- Born: Annette Smith 1899 Baltimore, Maryland, U.S.
- Died: August 1, 1962 (aged 62–63) Jackson, Mississippi, U.S.
- Resting place: Mount Olivet Cemetery Baltimore, Maryland
- Education: Maryland Institute College of Art
- Occupation: Medical illustrator
- Employer: Johns Hopkins School of Medicine

= Annette Smith Burgess =

American medical illustrator (1899–1962)

Annette Smith Burgess (1899 – August 1, 1962) was an American medical illustrator and instructor at the Johns Hopkins School of Medicine.

==Early life==
Annette Smith was born in Baltimore, Maryland, in 1899 to Richard Henry Smith and his wife. She attended public schools in Baltimore. She graduated from the Maryland Institute College of Art where she studied under Max Brödel. She attended Johns Hopkins University from 1923 to 1926.

==Career==
In 1926, Burgess was hired by William Holland Wilmer to become the first ophthalmic illustrator and the first medical illustrator at the Wilmer Eye Institute at the Johns Hopkins School of Medicine. In 1948, she became an instructor of medical illustration at Johns Hopkins in its "Art as Applied to Medicine" program until she retired on July 1, 1961. Over her 35 year career, Burgess painted and drew practically all of the illustrations that appeared in medical publications of the work and research done at the Wilmer Eye Institute.

She made her illustrations using acetate sheets with an ophthalmoscope and slit lamp. She drew illustrations of eyes, particularly the fundus, including eyes infected with different diseases. These illustrations became internationally recognized because Burgess's illustrations were able to illuminate structures of the eye that photography could not; making it easier to educate and communicate research on diseases of the eye.

She was a charter member of the Association of Medical Illustrators.
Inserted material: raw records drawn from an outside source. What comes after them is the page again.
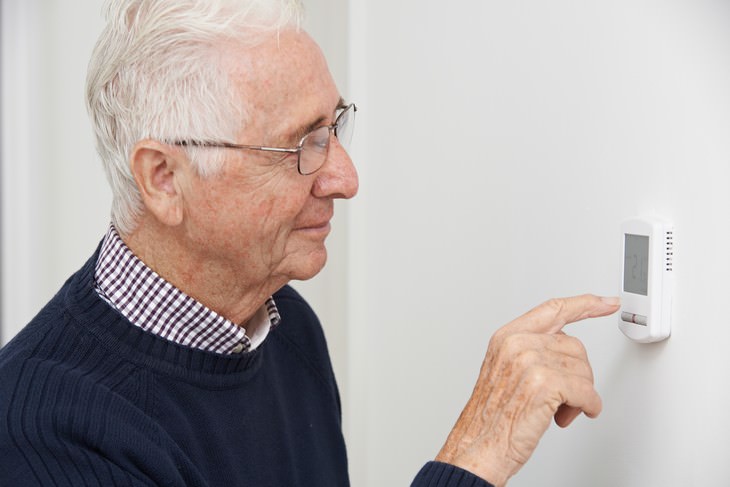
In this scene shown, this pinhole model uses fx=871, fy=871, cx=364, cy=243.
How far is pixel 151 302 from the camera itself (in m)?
1.13

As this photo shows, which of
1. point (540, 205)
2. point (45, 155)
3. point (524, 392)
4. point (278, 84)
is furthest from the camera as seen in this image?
point (45, 155)

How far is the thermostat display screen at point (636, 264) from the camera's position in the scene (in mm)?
1025

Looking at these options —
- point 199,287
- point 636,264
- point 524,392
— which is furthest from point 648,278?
point 199,287

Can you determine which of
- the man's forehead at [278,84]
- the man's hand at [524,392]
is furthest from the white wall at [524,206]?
the man's forehead at [278,84]

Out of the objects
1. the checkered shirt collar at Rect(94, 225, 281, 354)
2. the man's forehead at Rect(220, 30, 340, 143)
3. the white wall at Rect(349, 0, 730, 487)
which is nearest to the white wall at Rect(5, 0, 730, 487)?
the white wall at Rect(349, 0, 730, 487)

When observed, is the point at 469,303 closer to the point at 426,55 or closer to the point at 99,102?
the point at 426,55

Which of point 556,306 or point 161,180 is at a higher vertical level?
point 161,180

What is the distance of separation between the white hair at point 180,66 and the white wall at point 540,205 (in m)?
0.41

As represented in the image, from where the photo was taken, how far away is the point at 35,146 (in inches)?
97.9

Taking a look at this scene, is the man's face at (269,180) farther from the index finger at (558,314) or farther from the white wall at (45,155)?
the white wall at (45,155)

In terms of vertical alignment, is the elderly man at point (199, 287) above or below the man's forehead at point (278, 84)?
below

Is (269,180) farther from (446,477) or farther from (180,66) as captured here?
(446,477)

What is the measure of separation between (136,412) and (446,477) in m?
0.38

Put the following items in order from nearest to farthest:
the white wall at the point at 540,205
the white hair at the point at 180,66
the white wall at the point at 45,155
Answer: the white wall at the point at 540,205
the white hair at the point at 180,66
the white wall at the point at 45,155
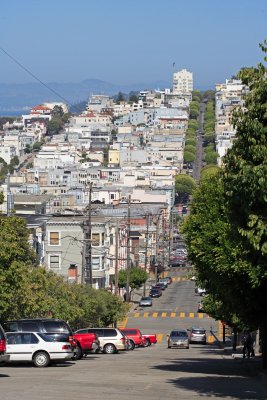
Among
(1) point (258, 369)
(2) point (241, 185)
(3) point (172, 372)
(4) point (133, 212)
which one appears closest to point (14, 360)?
(3) point (172, 372)

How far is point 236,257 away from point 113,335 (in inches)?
719

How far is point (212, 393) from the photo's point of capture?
30.4m

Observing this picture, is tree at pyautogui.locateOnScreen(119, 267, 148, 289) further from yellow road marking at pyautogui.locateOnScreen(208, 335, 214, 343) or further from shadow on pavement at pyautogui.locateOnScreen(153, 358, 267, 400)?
shadow on pavement at pyautogui.locateOnScreen(153, 358, 267, 400)

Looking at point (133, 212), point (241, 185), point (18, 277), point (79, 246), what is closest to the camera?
point (241, 185)

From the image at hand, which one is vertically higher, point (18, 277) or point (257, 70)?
point (257, 70)

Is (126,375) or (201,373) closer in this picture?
(126,375)

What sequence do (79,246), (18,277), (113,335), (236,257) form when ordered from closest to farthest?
(236,257) → (18,277) → (113,335) → (79,246)

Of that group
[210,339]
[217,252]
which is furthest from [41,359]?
[210,339]

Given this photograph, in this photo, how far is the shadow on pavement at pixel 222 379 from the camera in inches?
1209

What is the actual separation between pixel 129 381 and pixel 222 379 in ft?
11.6

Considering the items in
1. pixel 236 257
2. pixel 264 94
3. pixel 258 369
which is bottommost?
pixel 258 369

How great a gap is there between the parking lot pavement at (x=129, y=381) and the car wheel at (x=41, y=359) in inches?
A: 12.5

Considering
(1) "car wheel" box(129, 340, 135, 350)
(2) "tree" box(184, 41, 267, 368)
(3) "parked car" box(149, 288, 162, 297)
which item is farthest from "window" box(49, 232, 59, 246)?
(2) "tree" box(184, 41, 267, 368)

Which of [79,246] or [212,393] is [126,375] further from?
[79,246]
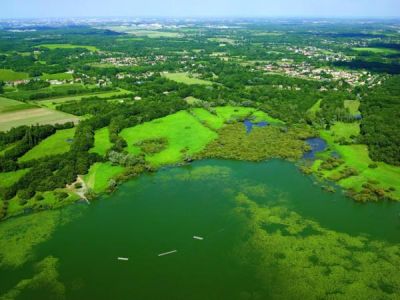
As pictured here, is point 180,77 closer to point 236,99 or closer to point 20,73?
point 236,99

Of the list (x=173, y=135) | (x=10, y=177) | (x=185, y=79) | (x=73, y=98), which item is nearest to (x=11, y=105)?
(x=73, y=98)

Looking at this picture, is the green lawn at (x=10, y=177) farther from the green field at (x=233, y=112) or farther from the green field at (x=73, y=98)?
the green field at (x=233, y=112)

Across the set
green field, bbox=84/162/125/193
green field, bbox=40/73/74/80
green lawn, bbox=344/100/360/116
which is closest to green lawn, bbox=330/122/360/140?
green lawn, bbox=344/100/360/116

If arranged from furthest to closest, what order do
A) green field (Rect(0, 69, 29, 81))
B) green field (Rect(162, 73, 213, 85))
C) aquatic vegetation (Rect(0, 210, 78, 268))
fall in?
green field (Rect(0, 69, 29, 81)) < green field (Rect(162, 73, 213, 85)) < aquatic vegetation (Rect(0, 210, 78, 268))

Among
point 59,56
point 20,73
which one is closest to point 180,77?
point 20,73

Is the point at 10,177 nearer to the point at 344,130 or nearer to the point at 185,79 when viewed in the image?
the point at 344,130

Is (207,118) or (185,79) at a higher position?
(185,79)

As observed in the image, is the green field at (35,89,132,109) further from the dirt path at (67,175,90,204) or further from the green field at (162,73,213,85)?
the dirt path at (67,175,90,204)
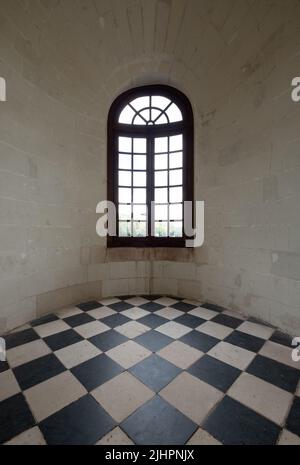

She was listed in the Who's Who of Women in America.

===Selected works===
She was the illustrator of the following publications:
- Wilmer Atlas of Fundi Occuli (1934), William Holland Wilmer
- Endogenous Uyeitis (1956), Alan C. Woods
- Endogenous Inflammations of the Uveal Tract (1961), Alan C. Woods

==Death==
After moving to Jackson, Mississippi, in 1961, she died on August 1, 1962, at the University of Mississippi Hospital in Jackson. She was buried at Mount Olivet Cemetery in Baltimore.

==Legacy==
The Department of Art as Applied to Medicine at Johns Hopkins established the Annette Burgess Award. The award has been presented since 1967.